Selected extract:
*** Begin section ***

When Alexander Whyte (1837-1921), the great Scottish preacher, was a boy, he badly injured his arm in a threshing machine. Instead of going to a hospital for almost certain amputation, he was treated at home by a neighbor. When the boy complained of his suffering, she simply said to him, “I like the pain. I like the pain.” She knew it was the first step to recovery.
Years later when people complained that Whyte’s sermons were too critically soul-searching, he would reply, “I like the pain. I like the pain.” He believed that conviction of sin was needed for their spiritual healing.

*** End section ***

Tasks and exercises:
a) Please answer these questions from the passage about Alexander Whyte, one line each:
(i) What machine injured Whyte's arm when he was a boy?
(ii) Who treated him instead of a hospital?
(iii) What did Whyte believe his listeners needed for their spiritual healing?
b) Pick up the passage about Alexander Whyte after its last sentence and write a short continuation in the same tone.

Dataset extract:
*** Begin section ***

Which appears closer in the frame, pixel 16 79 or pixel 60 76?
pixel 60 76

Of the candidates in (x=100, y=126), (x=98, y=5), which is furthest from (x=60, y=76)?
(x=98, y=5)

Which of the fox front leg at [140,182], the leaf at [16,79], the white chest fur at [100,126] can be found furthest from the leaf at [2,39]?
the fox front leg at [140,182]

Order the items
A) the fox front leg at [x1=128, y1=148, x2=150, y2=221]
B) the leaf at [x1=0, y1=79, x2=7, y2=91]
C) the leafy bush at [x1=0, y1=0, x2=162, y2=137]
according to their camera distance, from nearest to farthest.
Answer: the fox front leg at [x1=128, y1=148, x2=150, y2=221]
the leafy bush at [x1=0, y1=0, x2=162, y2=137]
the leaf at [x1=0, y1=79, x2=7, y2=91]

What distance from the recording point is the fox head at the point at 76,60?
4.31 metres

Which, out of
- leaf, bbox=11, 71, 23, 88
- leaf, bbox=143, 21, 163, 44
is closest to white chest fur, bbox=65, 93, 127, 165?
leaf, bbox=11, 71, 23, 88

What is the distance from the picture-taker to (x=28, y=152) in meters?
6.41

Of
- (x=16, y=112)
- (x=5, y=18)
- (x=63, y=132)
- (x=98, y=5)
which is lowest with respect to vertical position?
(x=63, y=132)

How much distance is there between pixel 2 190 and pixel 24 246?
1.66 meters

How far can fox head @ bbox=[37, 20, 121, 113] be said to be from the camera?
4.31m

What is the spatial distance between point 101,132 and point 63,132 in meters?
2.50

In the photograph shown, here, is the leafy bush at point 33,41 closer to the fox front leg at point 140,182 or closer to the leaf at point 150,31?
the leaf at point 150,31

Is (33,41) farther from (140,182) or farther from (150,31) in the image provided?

*** End section ***

Results of the exercise:
a)
(i) A threshing machine.
(ii) A neighbor, at his home.
(iii) Conviction of sin.

b)
Pain may be discipline from God for disobedience to His Word. But sometimes when we suffer pain, we wrongly interpret God’s purpose in it. While prayerfully examining our lives to detect disobedience, we ought to consider another possible reason for our affliction. Pain may be God’s pruning of our already fruitful lives to make us more spiritually productive (Jn. 15:2). The Lord desires that we bear “much fruit” so that we will glorify Him (v.8).
If you’re going through a painful time, God’s purpose may be to make you more spiritually fruitful.
God has a purpose in our heartaches,
The Savior always knows what's best;
We learn so many precious lessons
In each sorrow, trial, and test. —Jarvis
Problems are opportunities for progress.